Task set:
(a) Using the OAuth 2.0 request excerpt below, decide whether each statement agrees with the excerpt: (i) JWT is the only format that could serve this purpose; (ii) the JWT Claims Set of the "request" parameter holds the authorization request parameters in JSON-encoded form; (iii) JWT is described as relatively compact compared to XML. Answer yes or no for each statement and quote the deciding words of the excerpt.
(b) List every RFC cited by number in the OAuth 2.0 request excerpt below.
(c) Pick up the excerpt on OAuth 2.0 authorization request parameters after its final sentence and continue it.

Quoted passage:
============

Further, the request by reference allows to reduce the over-the-wire
overhead.
There are other potential formats that could be used for this purpose
instead of JWT. The JWT was chosen because of
1. its close relationship with JSON, which is used as OAuth's
response format;
2. its developer friendliness due to its textaual nature;
3. its relative compactness compared to XML;
4. its development status that it is an RFC and so is its associated
signing and encryption methods as [RFC7515] and [RFC7516].
The parameters "request" and "request_uri" are introduced as
additional authorization request parameters for the OAuth 2.0
[RFC6749] flows. The "request" parameter is a JSON Web Token (JWT)
[RFC7519] whose JWT Claims Set holds the JSON encoded OAuth 2.0
authorization request parameters. The JWT [RFC7519] can be passed to
the authorization endpoint by reference, in which case the parameter
"request_uri" is used instead of the "request".

============

Source material:

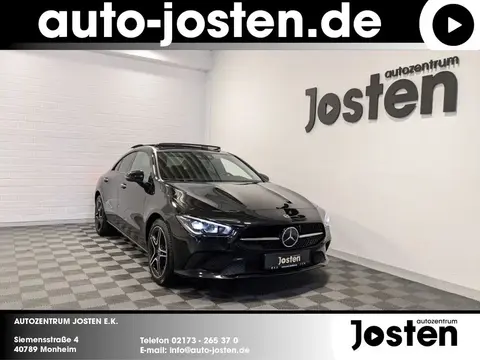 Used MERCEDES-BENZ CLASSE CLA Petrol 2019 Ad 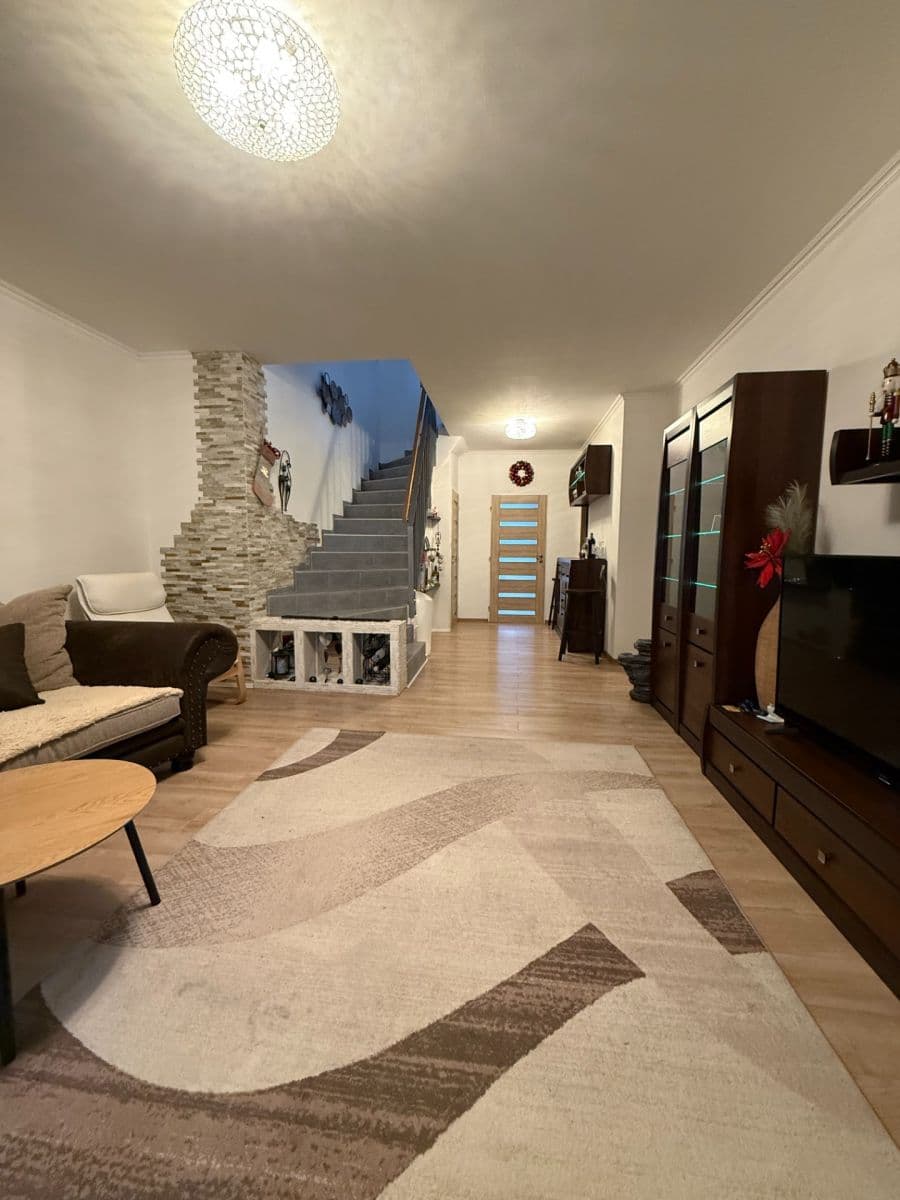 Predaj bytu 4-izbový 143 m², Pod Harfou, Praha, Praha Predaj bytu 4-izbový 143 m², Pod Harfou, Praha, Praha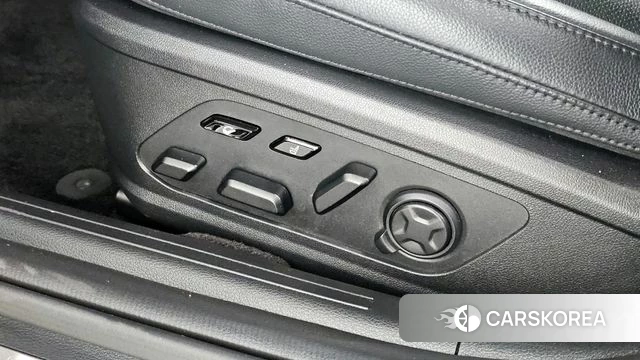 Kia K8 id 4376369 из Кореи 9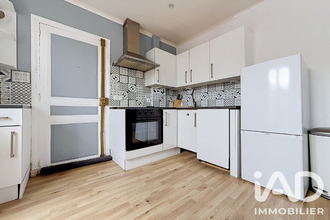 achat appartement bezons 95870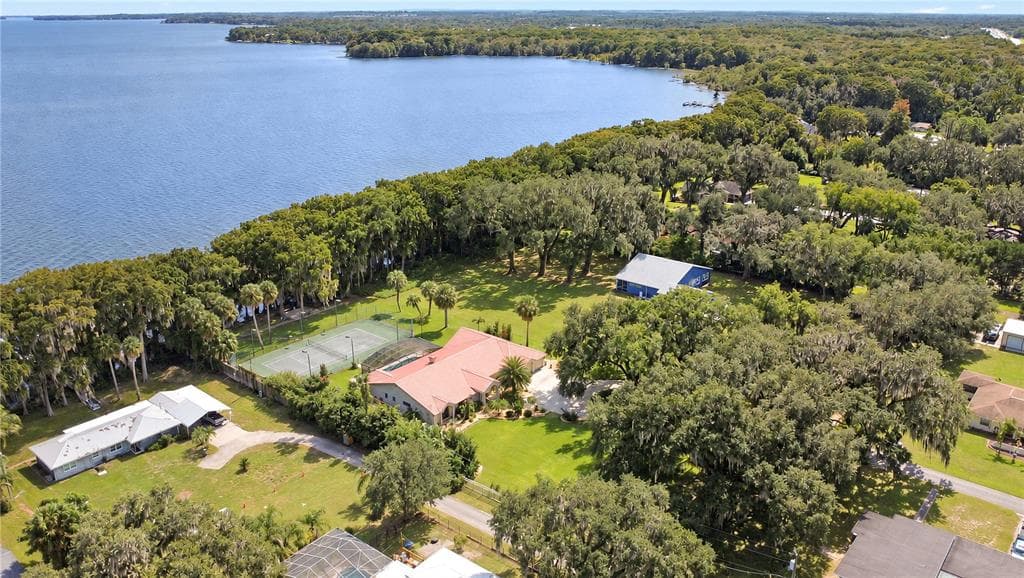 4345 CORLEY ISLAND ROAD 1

============

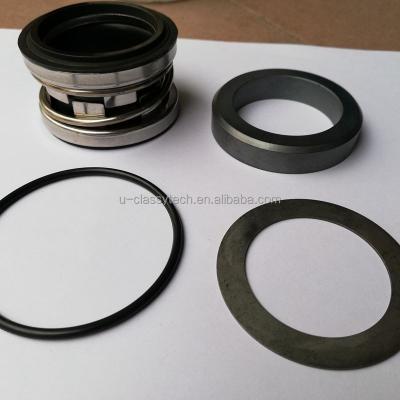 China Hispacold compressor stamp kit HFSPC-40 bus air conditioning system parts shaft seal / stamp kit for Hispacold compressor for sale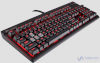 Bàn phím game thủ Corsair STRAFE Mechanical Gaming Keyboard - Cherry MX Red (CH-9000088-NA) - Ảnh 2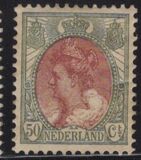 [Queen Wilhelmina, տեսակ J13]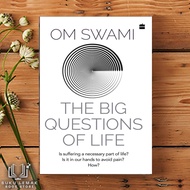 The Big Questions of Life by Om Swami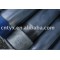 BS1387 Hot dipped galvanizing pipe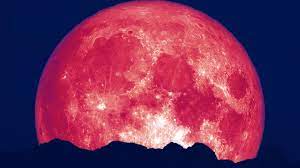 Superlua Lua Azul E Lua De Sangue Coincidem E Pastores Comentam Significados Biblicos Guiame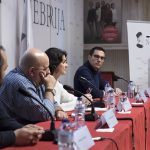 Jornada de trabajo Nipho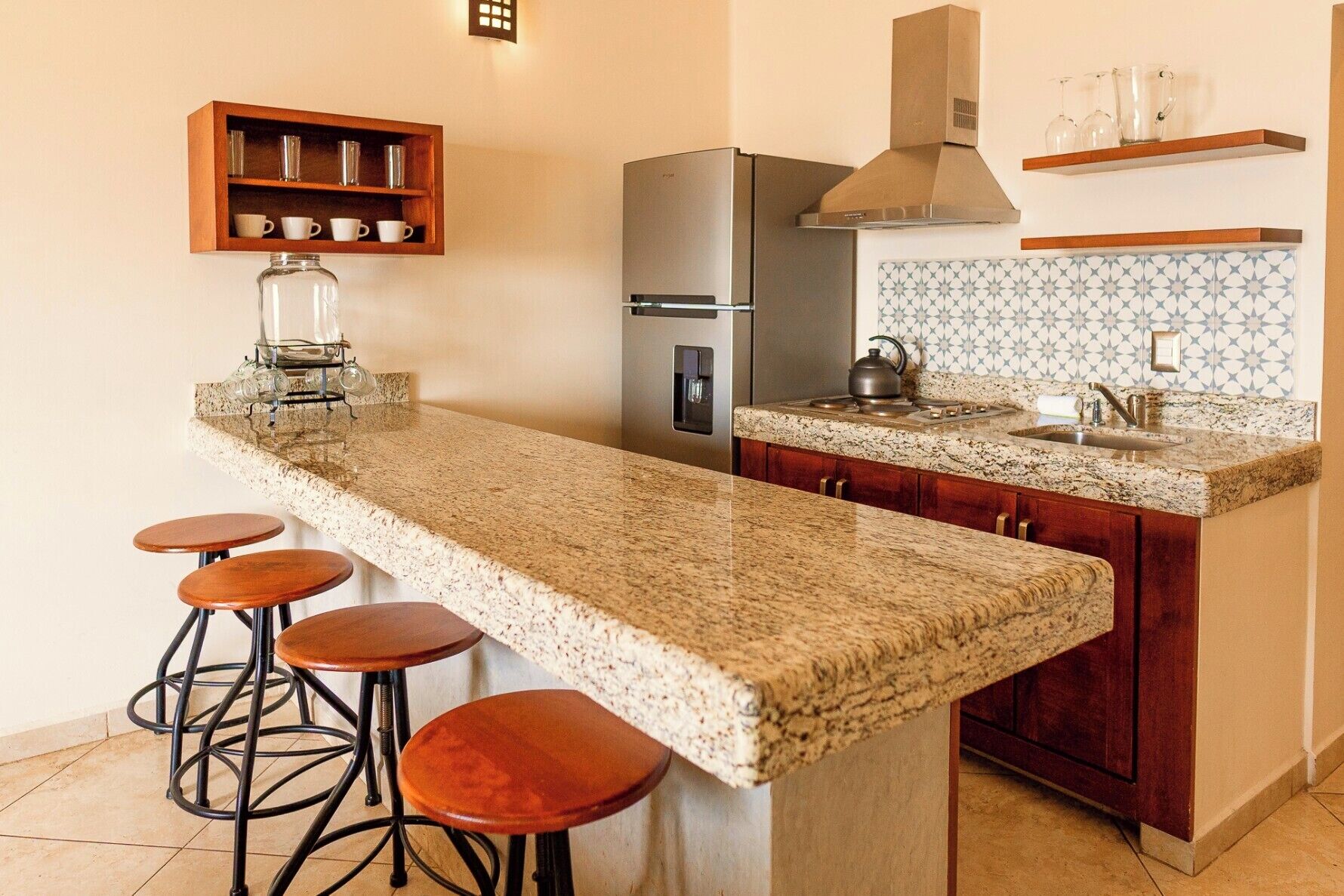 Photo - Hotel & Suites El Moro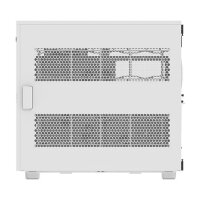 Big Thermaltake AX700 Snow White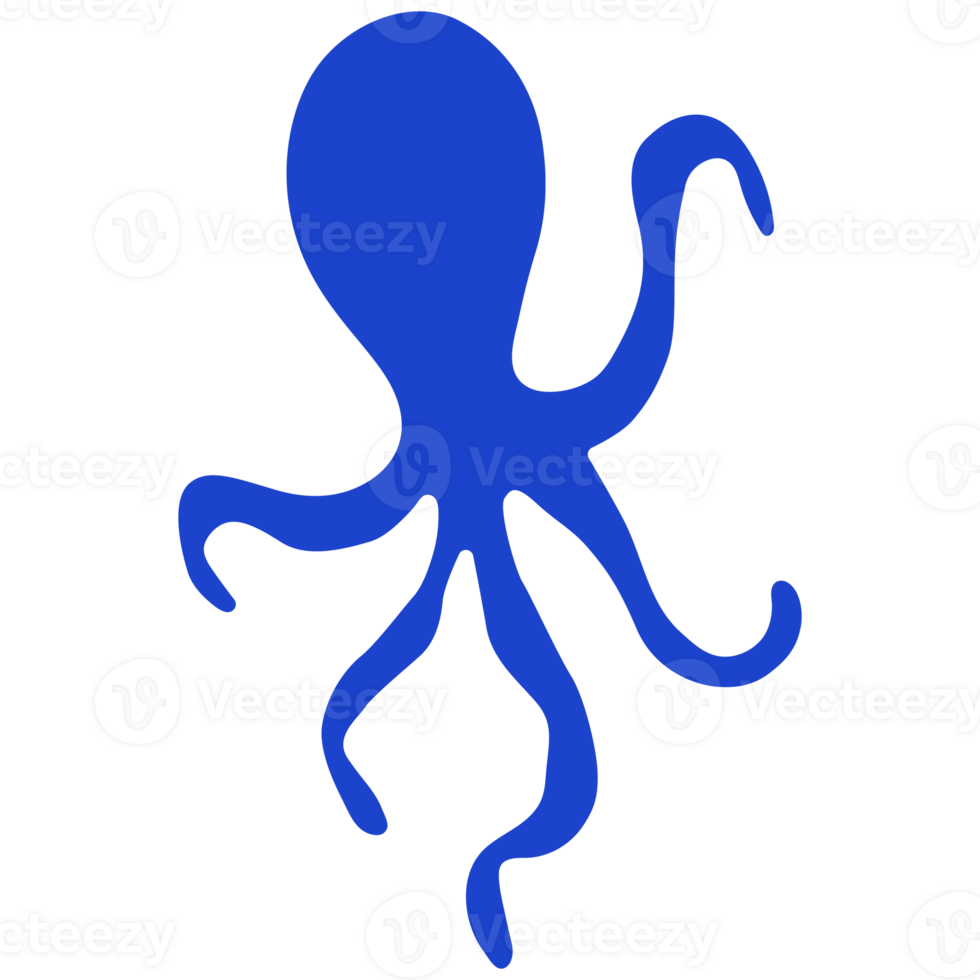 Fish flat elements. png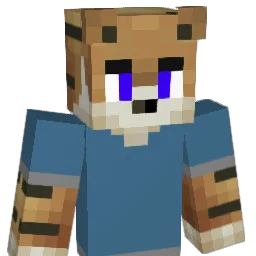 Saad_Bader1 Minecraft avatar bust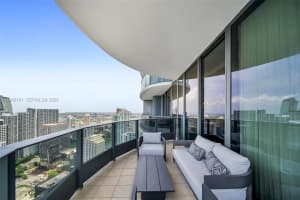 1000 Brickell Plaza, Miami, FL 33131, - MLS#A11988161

============

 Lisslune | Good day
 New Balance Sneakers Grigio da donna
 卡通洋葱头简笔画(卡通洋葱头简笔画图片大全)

============

Answers by task:
(a)
(i) No: "There are other potential formats that could be used for this purpose instead of JWT."
(ii) Yes: "whose JWT Claims Set holds the JSON encoded OAuth 2.0 authorization request parameters"
(iii) Yes: "its relative compactness compared to XML"

(b) RFC7515, RFC7516, RFC6749, RFC7519

(c)
Using JWT [RFC7519] as the request encoding instead of query
parameters has several advantages:
1. The request can be signed so that an integrity check can be
implemented. If a suitable algorithm is used for the signing,
then it will provide verification of the client making the
request.
2. The request may be encrypted so that end-to-end confidentiality
may be obtained even if in the case TLS connection is terminated
at a gateway or a similar device.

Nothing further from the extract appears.